Thursday, May 09, 2013

Buying Power

Ever buy a pair of Kirkland Signature™ jeans? Or Kirkland anything? If you have, and it wasn't stolen, you did it at Costco, since Kirkland is their house brand. (Name comes from the city in WA where Costco had its HQ for a year or so, back in the day.)

Sears does this: Craftsman, J.C. Higgins, Kenmore. Monkey Wards did before they went belly up. Rite Aid does it. Safeway. K-mart. Kroger. Others. 

How it works is, the store chain partners with a big manufacturer and gets a product that is the same as, or similar to, a nationally-known brand, but with their house label on it. Without the cachet of the brand name, the product can be and is sold for a big discount. 

The Rite Aid™ pre-electric shave looks an awful lot like Williams Lectric Shave™ but costs a couple-three bucks less. The only difference of any note is the label. What does that tell you?

This is a good deal for the store, the maker, and the consumer, and what it tells you? That a whole lot of stuff is way overpriced, since if you can get it at a big discount and they still make a profit, well, there you go. 

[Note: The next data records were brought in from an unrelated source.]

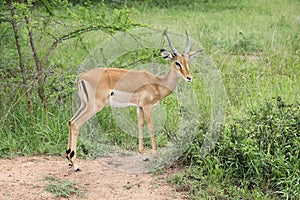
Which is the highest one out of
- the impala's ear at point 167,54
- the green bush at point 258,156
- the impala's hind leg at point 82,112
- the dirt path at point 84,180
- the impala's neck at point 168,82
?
the impala's ear at point 167,54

Brings us back to Costco. I'm picking up my new hearing aids today. They are spendy things, but because of Costco's buying power, they cost about 57% of what they would if I bought them retail in a small audiologist's shop. It's easy enough to check the numbers.

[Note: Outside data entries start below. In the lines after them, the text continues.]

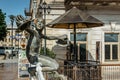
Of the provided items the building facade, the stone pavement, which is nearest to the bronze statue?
the stone pavement

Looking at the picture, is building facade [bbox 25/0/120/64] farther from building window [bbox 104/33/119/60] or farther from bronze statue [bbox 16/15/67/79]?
bronze statue [bbox 16/15/67/79]

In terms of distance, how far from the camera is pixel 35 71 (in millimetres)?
8586

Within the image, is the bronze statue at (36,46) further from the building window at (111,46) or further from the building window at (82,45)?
the building window at (111,46)

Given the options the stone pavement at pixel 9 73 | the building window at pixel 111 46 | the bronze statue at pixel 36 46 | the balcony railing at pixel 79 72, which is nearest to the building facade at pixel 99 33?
the building window at pixel 111 46

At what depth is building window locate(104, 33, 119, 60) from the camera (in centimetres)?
1883

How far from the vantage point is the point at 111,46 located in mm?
18844

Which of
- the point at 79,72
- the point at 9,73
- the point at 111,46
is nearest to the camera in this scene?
the point at 79,72

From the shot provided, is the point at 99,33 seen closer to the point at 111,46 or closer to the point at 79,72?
the point at 111,46

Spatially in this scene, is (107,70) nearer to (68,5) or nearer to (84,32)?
(84,32)

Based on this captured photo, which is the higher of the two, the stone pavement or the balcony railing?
the balcony railing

So if you are plunking down two grand at Costco, it buys you what $3500 does at the little hearing aid shop at the mall. You get the same tests by a certified audiologist, and that ratio is pretty close across the board in this area.

I don't begrudge those folks their living, but if you are already spending a couple grand on a  medical toy that insurance doesn't cover, that can get expensive in a hurry. 

Costco, depending on whom you ask, is either the #1 or #2 purveyor of hearing aids in the country. Figures are rubbery, but they apparently sell somewhere between half a million and a million dollars worth of the little amplifiers every day, through a chain of several hundred stores. When you have that kind of number to bring to the table, people who make these things sit up and listen. You want to hook up with us? Where do we sign?

There are, according to the estimate I read, 35 million people in the U.S. who currently need hearing aids, but only about nine million people actually have them. Big market out there, and the rock generation, the punk generation and the MP3 generation are all going to need 'em eventually because of their sins. Listen, these days I wear shooting headphones when I run the weed eater, the leaf blower, the vacuum cleaner and even the blender to help preserve what I have left. Loud noises kill your hearing. Trust me here.

My new bat-ears don't bear the Kirkland Signature™ label,, mine are from a major maker, with a model name that is exclusive to Costco. You can buy the brand elsewhere, but you can't get that model. Not that I really care what name is on it, but for folks who, for some reason, don't want the house brand, they can get the price cut without it. 

Now if we can get meds and medical care on this model ...


Kris said...

Reminds me, in a way, of this piece:

True, the Costco thing is more economy of scale related, but the price gap is still staggering.

steve-vh said...

My wife works for over the counter pharmacuetical manufacturer. manf and label same stuff for all the same walmarts, walgreens, ect. No diff in product. But we get to shop at the company store for 1/10 the retail price!

Cliff said...

It's an example of price segmentation. The best explanation I ever read on the topic was this one.

It's software-centric (that's his audience), but the concepts have stuck. If you don't do that, you don't make as much money.

Interestingly, some businesses don't sell to house brands, and are proud of it. I believe Listerine still writes on the back of their bottles that they don't sell to any stores as store brands.